The plaintiff, described as a social worker and communications specialist, is seeking GH¢4 million in damages from a private hospital following a series of alleged lapses during her admission and treatment in August 2024. She was diagnosed with conditions including thoracic endometriosis and pneumothorax, and underwent two surgical procedures to drain air and fluid from her lungs.
At the centre of her claim is the allegation that both procedures were improperly performed, with subsequent specialist review revealing that a drainage tube had been incorrectly positioned and inserted at the wrong anatomical location, rendering it ineffective. She further alleges she was initially told both surgeries had succeeded, only discovering they had failed through an independent consultation raising a critical question about whether a hospital’s duty of care extends beyond treatment to include full and accurate disclosure of outcomes.
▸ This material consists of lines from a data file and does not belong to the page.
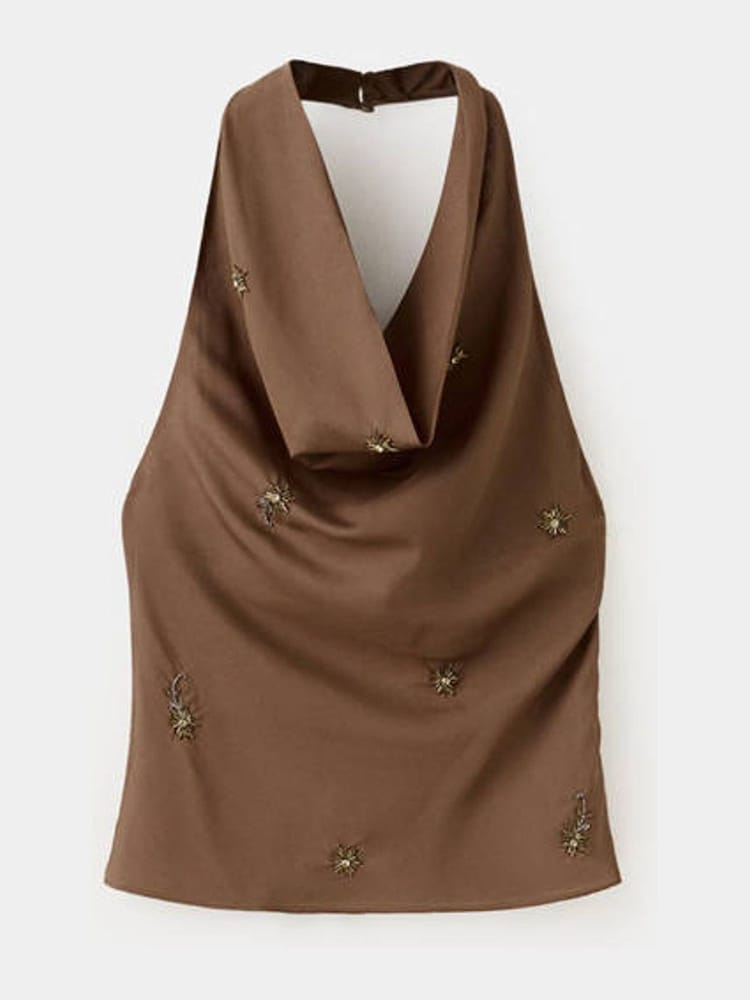 Mango Brown Cowl Neck Embellished Blouse - Image 1 of 3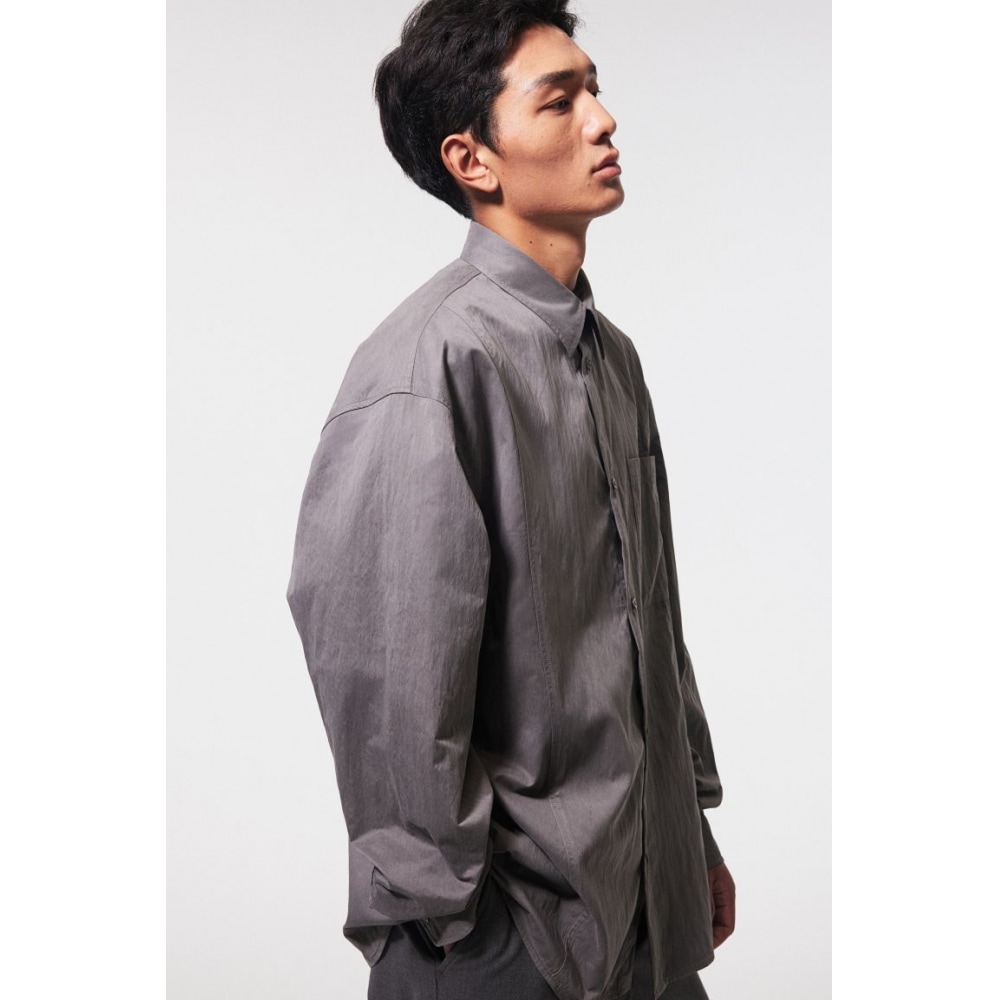 H&M ルーズフィットオーバーシャツダークグレー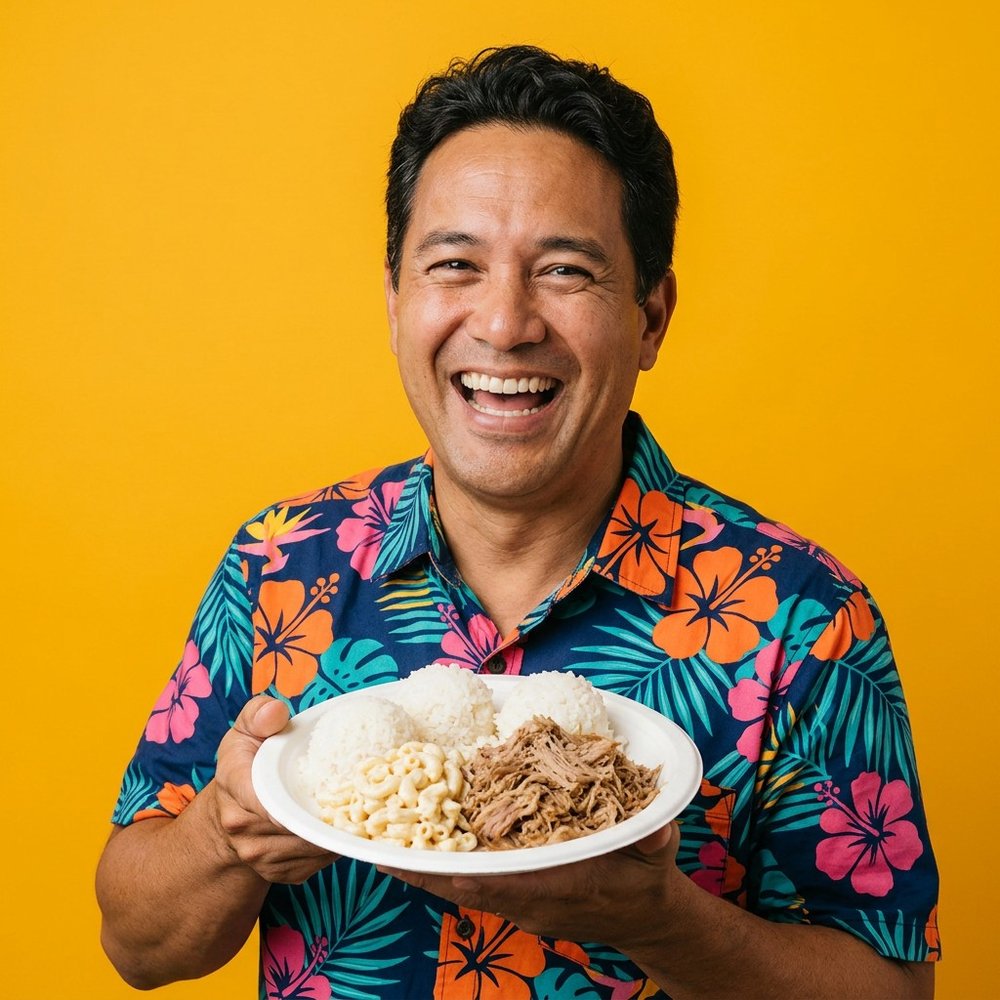 A laughing man holding a plate lunch on a golden yellow background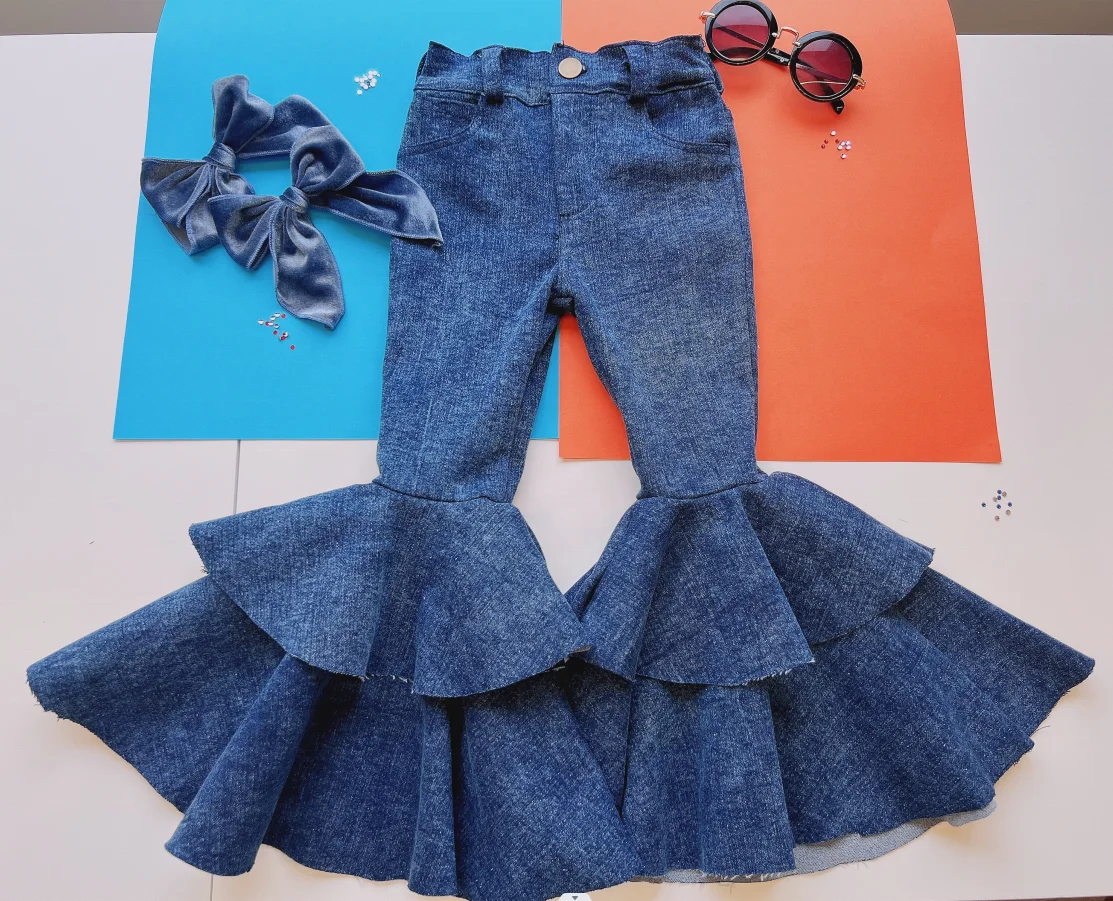 New Hot Sale Stylish Fall Winter Kids Denim Pumpkin Color Double Flared Bells Baby Girl Pumpkin Dual Ruffler Jeans Bells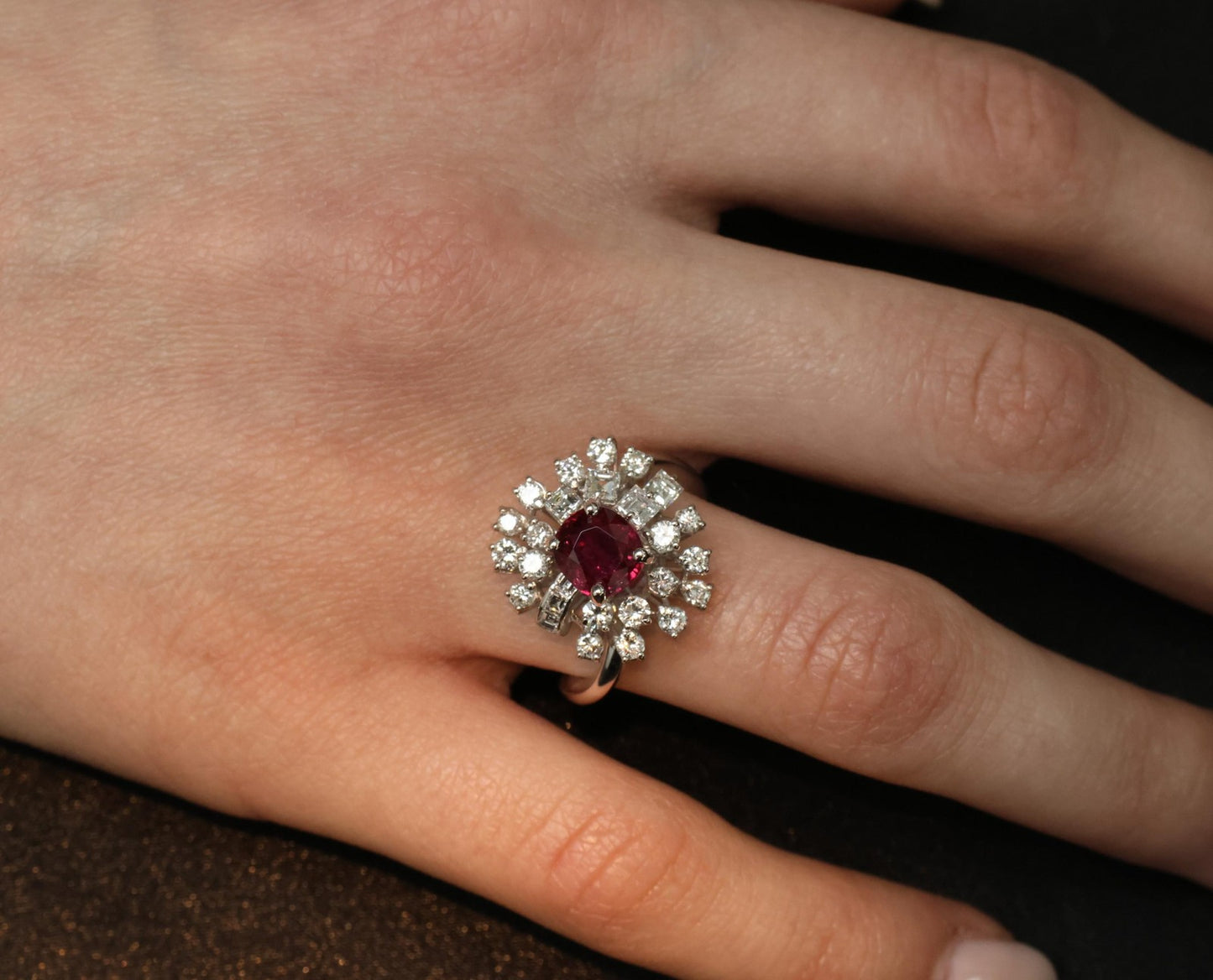 1.67ct Cushion Ruby & 1.50ct Diamond Cocktail Ring — GIA Certified, 18k White Gold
The case also alleges a pattern of broader systemic failures including delays in discharge despite medical clearance, failure to act on a referral recommendation to the Cardiothoracic Centre at Korle-Bu Teaching Hospital, inadequate post-operative care, and failure to observe her disclosed dietary restrictions, which she says caused allergic reactions during her stay.
Under Ghanaian tort law, liability in negligence requires proof of a duty of care, a breach of that duty, and resulting damage. The duty in a hospital-patient relationship is well established. The contested questions will be whether the alleged conduct fell below the standard of a reasonably competent medical provider, and whether that breach caused the injuries pleaded.
The plaintiff’s claimed consequences are significant: persistent pain, reduced mobility, diminished capacity to work, treatment costs incurred abroad, and ongoing medical complications. She is also urging the court to award damages that serve a deterrent function, not merely compensatory ones.
The case arrives amid growing public concern over medical negligence costs. Former Health Minister Kwabena Mintah Akandoh disclosed in August 2025 that the state was spending no less than GH¢10 million on negligence claims at a single facility in some instances, describing the trend as a “major financial drain” on an already stretched health system.
According to a systematic review of Ghanaian medical malpractice cases, most documented cases involve negligence arising from surgical interventions, with Obstetrics and Gynaecology, Surgery, and Paediatrics the most commonly implicated specialties, though no area of medicine is immune.
The outcome of this case, when it is finally determined, may do more than resolve the specific dispute. It could clarify the scope of disclosure obligations in Ghanaian medical law and contribute to shaping institutional standards for post-operative communication and accountability in private healthcare settings.